I posted on my dining room back in October {read that post HERE}. It’s the first room you see when you walk into my house, and it was my least favorite. I couldn’t allow that to happen! So, I sold the rug and window treatments on Craigslist, painted, hung open shelving, turned two art prints into chalkboards, recovered my piano bench with gray chevron fabric, painted an old metal stool metallic silver, and stuck shelf paper on the door panels of the serving buffet. Phew!
The lady who bought my window treatments through Craigslist was super-nice. She liked the way I had decorated my house, and wound up being my very first decorating client. Hi, Tina!
As a random aside, the stuff I sold on Craigslist more than covered the cost of the paint and supplies I bought to redo the room. This is a very important point, and I’m throwing it in here specifically for the benefit of my dear husband (who reads all of my posts) and who probably wonders why I have to redecorate rooms more than once. See, honey, it didn’t cost a thing! 🙂
Here was what I started with:
And here is how it looked when I was done with it. Harley is sorry he ripped the antique hooked wool rug.!
The only thing that was left was window treatments, but as Christmas was coming at me like a speeding bullet train, I had to put them on the back burner for awhile. Here was what we stared at for a couple of months:
Part of my goal for this room was to make it look more casual. Dining rooms are rarely used anymore for very formal dinners–the way we eat and entertain has certainly changed over the last few years, hasn’t it? I decided that the horizontally striped painted curtains that I’ve seen all over Pinterest would be a great, inexpensive way to add visual interest and tie the room together.

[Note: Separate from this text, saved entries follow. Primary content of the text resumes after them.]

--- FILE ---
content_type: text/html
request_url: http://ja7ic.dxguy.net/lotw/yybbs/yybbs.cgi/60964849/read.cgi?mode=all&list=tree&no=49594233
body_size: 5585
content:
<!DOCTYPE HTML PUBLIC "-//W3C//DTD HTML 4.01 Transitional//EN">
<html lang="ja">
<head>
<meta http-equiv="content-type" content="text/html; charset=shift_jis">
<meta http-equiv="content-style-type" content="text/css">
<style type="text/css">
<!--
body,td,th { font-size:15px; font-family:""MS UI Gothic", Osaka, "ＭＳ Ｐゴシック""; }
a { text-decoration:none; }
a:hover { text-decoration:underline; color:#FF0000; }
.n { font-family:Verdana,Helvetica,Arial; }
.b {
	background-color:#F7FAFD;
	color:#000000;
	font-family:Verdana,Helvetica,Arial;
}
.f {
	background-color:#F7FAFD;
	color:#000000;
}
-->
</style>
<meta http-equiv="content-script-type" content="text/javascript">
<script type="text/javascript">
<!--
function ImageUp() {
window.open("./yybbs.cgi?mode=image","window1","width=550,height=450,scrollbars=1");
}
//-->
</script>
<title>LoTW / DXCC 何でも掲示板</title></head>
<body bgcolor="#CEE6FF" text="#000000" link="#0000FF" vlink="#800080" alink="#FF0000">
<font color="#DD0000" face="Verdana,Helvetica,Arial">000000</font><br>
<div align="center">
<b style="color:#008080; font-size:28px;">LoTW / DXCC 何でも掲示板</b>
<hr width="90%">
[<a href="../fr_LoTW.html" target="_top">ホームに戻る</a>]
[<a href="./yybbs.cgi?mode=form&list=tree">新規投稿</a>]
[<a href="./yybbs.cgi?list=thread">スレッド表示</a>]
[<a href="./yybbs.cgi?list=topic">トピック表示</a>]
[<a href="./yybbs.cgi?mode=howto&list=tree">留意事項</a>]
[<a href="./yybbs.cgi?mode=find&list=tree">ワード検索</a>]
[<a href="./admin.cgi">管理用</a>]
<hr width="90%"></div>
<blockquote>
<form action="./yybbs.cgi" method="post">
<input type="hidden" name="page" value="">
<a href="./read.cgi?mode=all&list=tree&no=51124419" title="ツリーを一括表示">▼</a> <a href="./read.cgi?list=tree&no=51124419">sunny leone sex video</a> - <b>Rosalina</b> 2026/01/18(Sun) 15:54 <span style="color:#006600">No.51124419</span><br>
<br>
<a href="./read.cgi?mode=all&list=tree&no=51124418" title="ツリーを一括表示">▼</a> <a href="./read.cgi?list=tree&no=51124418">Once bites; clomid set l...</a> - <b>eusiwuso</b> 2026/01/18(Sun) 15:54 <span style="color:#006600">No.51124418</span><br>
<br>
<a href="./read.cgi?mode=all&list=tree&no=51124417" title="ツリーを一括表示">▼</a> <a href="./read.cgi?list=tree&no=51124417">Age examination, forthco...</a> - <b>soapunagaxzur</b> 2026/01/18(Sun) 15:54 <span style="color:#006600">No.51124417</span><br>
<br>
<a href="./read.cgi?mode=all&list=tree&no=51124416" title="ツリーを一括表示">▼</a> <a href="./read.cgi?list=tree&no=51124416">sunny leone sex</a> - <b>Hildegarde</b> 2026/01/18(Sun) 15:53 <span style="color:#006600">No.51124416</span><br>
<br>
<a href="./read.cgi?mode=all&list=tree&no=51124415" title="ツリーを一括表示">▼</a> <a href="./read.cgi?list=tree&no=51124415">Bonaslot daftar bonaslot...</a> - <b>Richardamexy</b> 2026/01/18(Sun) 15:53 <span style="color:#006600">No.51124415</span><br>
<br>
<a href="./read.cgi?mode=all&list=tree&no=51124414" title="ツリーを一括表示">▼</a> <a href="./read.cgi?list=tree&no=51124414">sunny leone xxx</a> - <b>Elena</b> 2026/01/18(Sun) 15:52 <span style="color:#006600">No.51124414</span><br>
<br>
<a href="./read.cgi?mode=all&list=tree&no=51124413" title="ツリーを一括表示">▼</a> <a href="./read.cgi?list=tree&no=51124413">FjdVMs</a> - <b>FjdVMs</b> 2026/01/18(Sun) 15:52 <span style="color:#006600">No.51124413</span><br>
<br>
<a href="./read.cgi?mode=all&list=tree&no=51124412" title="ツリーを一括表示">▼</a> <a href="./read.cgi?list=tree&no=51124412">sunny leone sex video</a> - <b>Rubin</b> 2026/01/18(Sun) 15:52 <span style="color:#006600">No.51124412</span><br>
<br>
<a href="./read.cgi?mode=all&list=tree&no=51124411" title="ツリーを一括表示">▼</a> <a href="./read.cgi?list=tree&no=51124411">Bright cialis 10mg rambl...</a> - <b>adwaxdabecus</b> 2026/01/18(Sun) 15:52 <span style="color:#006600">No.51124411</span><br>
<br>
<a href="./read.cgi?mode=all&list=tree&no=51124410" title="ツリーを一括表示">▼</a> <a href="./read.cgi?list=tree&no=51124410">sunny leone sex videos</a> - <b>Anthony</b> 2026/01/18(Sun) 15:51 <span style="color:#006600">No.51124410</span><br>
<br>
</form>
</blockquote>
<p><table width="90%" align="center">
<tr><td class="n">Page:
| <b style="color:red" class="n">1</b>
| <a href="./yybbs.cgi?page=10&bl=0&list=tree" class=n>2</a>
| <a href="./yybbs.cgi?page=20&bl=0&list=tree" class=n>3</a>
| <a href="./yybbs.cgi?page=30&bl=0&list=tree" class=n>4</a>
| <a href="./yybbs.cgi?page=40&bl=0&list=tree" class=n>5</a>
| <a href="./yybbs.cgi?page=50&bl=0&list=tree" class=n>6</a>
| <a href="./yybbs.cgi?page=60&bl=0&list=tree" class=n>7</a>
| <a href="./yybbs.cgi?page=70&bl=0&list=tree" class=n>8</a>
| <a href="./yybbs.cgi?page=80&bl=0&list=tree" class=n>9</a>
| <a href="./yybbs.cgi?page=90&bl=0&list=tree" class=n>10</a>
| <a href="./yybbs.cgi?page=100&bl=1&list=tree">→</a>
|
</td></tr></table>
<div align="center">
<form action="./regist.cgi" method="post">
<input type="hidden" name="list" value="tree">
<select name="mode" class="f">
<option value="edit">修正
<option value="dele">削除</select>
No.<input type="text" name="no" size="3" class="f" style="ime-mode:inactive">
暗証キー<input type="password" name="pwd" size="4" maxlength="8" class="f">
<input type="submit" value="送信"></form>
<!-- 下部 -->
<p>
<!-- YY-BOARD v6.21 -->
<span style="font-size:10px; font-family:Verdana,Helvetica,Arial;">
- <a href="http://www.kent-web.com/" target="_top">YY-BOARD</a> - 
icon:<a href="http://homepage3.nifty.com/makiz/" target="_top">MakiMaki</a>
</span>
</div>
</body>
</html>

I bought the cheapest white panels at Target that I could find ($15 for two panels). In hindsight, I should have spent $30 on the fabric that was a smooth cotton duck because it’s easier to maintain a line that doesn’t bleed, but that’s okay. I was after quick and cheap here, not perfect!
Using painter’s tape and a level, I taped stripes that would be approximately 9″ thick. I wanted a gray stripe at the top and the bottom, to ground the drapes, so I did the math accordingly. I also put a big “X” in the middle of the stripes that I needed to paint so I wouldn’t get mixed up (this has been known to happen on rare occasion). Note that the stripes don’t look even, because the tape goes inside the line on the stripes that stay white and makes those stripes look smaller. Does that make sense?
Then my daughter and I painted for awhile (!). I used Fawn Brindle by Sherwin Williams–remember, I used half-strength Fawn Brindle on the dining room walls, so this was slightly darker. A contrasting color stripe would have been cute, too, if I was using an accent color in this room. Yellow, anyone?
It took those suckers awhile to dry, and when they did the dried paint was stiff! I used the wire drapery hangers (Hobby Lobby, $2) to hang them onto the curtain rings. You’ll see that I kept my heavy black rods and rings when I sold the original drapes on Craigslist–oftentimes the drapery hardware is more expensive than the window treatments themselves!
Even though the stripes aren’t quite perfect and there’s some bleed-through, I love them. A $30 fix was exactly what I was after. Since we’ll be renting this house when we move this summer, I won’t feel bad leaving $30 window treatments behind if the tenants want to keep them.
Here are the after shots. I actually really like the way the sun shines through the stripes.
If we were going to be here longer, I’d buy a new rug–maybe jute or seagrass–and paint the table and chairs, but for now I’ll wait until we’re in our next house. The movers always mess up my furniture, anyway, and the dining table might not even survive the next move.
That’s it–what do you think? I’m always amazed and you can really, truly, paint almost anything.